The question of the relationship between sleep apnea or sleep-disordered breathing and increased morbidity or mortality remains controversial, several studies, however, have found a positive relationship [207, 212, 213]. In a nearly 10-year follow-up of a randomly selected, population-based probability sample of 426 men and women (65–95 years old), Ancoli-Israel et al. [214] found that those with severe sleep-disordered breathing (RDI of 30 or more) had a significantly shorter survival but that the RDI was not an independent predictor of death. Similar results were reported from a sleep disorders clinic patient population study by Lavie et al. [215], Ancoli-Israel et al. [214] stated that other confounding variables such as age, hypertension, and cardiovascular or pulmonary disease might be responsible for the increased morbidity and mortality. Chronologic or biological age (determined by biological markers of physiologic aging) may be the single most important factor for increased morbidity and mortality in sleep-disordered breathing (i.e., sleep apnea may be an age-dependent condition). To address this controversy, well-designed controlled clinical studies are needed.

The diagnostic evaluation should begin with a thorough history of sleep disturbances, which may be EDS, difficulty initiating or maintaining sleep, and intrusions of unusual behavior during sleep. Physical examination may direct attention to systemic disease. Based on the history and findings of the physical examination, a decision should be made regarding referrals to specialized sleep centers for PSG and MSLT studies. Tests should be performed when clinical interview and examination cannot resolve the problems.

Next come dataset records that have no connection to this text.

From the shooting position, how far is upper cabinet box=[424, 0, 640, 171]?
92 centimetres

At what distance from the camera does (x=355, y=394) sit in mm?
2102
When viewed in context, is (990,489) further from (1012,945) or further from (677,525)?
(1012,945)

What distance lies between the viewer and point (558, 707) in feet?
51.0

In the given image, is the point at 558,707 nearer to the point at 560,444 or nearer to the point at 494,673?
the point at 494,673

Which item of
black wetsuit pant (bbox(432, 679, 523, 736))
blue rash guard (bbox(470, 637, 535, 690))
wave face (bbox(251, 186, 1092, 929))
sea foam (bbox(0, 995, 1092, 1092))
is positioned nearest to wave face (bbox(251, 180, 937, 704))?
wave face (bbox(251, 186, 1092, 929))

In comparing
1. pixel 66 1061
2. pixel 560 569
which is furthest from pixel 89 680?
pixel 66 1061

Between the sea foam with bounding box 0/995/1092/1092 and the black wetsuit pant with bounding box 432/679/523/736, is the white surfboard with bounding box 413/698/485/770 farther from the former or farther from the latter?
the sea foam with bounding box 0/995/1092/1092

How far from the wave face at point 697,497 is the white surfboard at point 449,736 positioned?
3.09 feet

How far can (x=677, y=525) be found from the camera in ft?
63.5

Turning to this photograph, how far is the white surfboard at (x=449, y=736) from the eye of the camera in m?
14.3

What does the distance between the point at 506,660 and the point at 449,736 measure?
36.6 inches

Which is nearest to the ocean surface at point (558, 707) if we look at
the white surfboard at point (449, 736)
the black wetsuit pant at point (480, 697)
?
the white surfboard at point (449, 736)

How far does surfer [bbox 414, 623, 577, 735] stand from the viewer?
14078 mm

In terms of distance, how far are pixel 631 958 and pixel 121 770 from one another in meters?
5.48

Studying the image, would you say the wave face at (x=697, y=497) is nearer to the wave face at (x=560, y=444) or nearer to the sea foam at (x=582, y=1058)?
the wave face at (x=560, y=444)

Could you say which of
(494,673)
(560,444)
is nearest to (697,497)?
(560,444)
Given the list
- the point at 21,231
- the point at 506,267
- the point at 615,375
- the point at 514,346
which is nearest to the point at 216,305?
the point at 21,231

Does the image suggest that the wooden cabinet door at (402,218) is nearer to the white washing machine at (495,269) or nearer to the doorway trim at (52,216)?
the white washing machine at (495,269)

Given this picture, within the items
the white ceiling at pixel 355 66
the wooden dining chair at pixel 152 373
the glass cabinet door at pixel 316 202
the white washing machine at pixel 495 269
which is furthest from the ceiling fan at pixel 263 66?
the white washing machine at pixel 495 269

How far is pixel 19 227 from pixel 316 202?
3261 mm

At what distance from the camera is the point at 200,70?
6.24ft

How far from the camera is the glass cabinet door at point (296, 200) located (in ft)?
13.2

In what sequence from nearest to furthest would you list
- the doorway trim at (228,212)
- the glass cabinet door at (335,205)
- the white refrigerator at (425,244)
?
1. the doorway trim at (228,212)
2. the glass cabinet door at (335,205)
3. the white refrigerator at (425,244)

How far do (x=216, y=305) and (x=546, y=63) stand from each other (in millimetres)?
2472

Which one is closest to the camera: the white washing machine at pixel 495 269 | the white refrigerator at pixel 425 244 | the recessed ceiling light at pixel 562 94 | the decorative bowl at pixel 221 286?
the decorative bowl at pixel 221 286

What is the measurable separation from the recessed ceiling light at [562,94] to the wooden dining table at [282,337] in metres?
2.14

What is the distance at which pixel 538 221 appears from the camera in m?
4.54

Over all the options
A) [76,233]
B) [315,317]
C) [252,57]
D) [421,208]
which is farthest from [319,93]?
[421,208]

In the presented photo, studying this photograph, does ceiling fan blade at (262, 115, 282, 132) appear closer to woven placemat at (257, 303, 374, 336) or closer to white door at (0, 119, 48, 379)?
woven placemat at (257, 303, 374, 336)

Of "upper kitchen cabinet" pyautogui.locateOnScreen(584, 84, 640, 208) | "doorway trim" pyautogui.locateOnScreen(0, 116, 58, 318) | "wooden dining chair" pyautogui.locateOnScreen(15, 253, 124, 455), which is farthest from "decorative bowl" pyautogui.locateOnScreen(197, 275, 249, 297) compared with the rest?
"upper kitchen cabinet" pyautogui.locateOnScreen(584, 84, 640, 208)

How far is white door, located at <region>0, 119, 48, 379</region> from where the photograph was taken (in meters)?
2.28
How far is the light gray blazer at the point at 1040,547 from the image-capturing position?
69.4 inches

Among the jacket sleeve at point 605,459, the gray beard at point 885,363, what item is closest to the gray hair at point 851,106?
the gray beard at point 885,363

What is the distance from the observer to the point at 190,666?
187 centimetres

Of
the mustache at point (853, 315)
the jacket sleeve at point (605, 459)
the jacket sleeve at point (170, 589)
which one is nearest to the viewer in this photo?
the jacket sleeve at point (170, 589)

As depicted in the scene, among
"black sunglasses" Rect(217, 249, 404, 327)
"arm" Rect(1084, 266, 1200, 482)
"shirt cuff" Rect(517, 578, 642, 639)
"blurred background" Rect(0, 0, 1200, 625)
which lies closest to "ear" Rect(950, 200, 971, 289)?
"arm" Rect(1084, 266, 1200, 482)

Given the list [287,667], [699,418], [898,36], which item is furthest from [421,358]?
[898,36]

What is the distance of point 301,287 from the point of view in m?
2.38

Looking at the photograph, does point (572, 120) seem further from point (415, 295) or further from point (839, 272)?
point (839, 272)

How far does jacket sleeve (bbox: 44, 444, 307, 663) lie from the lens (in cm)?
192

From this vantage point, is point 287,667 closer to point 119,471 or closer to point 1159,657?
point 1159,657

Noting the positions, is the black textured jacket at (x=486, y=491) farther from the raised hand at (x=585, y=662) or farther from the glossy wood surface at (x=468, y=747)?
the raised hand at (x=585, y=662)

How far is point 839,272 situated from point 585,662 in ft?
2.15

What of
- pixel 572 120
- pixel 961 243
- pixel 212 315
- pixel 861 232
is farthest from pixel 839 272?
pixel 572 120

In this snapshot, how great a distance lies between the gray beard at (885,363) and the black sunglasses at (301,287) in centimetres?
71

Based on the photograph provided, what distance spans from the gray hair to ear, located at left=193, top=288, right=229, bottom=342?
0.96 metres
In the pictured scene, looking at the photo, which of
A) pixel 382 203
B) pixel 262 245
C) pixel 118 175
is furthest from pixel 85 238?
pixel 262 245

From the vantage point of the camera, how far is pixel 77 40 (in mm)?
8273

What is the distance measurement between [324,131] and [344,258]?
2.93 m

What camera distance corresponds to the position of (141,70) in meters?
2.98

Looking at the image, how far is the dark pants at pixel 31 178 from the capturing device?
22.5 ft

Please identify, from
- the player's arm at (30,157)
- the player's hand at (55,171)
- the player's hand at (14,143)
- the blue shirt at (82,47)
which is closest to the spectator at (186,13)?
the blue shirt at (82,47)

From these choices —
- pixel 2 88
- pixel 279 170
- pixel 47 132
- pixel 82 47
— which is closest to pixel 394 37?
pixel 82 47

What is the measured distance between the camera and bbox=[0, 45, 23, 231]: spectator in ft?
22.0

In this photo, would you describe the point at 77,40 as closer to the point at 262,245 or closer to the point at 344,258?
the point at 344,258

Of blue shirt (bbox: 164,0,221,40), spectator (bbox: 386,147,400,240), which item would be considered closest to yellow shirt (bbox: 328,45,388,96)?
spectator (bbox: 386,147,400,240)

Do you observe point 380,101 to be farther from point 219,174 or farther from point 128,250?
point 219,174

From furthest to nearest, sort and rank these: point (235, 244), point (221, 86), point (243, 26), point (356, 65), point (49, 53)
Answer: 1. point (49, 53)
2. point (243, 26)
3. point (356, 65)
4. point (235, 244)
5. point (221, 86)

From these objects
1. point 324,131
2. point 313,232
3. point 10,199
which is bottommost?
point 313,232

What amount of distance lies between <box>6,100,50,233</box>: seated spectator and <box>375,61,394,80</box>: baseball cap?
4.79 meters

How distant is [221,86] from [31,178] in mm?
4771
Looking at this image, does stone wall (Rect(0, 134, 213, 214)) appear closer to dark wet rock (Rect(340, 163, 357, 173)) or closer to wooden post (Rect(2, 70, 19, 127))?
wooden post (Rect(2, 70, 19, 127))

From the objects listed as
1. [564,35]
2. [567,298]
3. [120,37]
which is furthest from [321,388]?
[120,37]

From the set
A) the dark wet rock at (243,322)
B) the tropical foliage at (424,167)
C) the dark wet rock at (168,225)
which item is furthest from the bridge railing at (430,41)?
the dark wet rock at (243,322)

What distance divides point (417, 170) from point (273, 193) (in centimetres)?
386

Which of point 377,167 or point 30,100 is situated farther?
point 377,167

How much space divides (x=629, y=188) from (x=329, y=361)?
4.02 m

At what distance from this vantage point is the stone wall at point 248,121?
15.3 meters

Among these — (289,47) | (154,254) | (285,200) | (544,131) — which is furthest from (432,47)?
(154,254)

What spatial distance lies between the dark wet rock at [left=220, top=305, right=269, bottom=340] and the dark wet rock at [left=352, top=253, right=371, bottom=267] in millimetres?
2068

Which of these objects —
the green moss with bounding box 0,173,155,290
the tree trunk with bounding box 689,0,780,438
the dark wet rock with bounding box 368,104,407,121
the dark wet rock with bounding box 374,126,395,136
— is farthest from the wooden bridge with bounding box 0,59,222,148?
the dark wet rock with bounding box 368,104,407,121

Most of the sleep disturbances of elders can be diagnosed by a careful history and physical examination. For some conditions, however, laboratory assessment is important. In SAS, it is important to have an all-night PSG study to quantify and determine the severity of sleep-related respiratory disturbances. Sleep apnea is a treatable condition, so it is important to make this diagnosis correctly. In addition, MSLT and PSG studies are important for a narcolepsy diagnosis, although in elderly people this diagnosis may have been made many years earlier. All-night video recordings are necessary to diagnose some conditions, such as RBD, that require the examiner to differentiate from among a number of sleep disorders with similar symptoms. Appropriate tests should be performed if other medical or neurologic disorders are suspected.

The objective of treatment is to reduce the risk of mortality and morbidity and improve quality of life (Box 51.3) [279]. The first step is accurate assessment and diagnosis.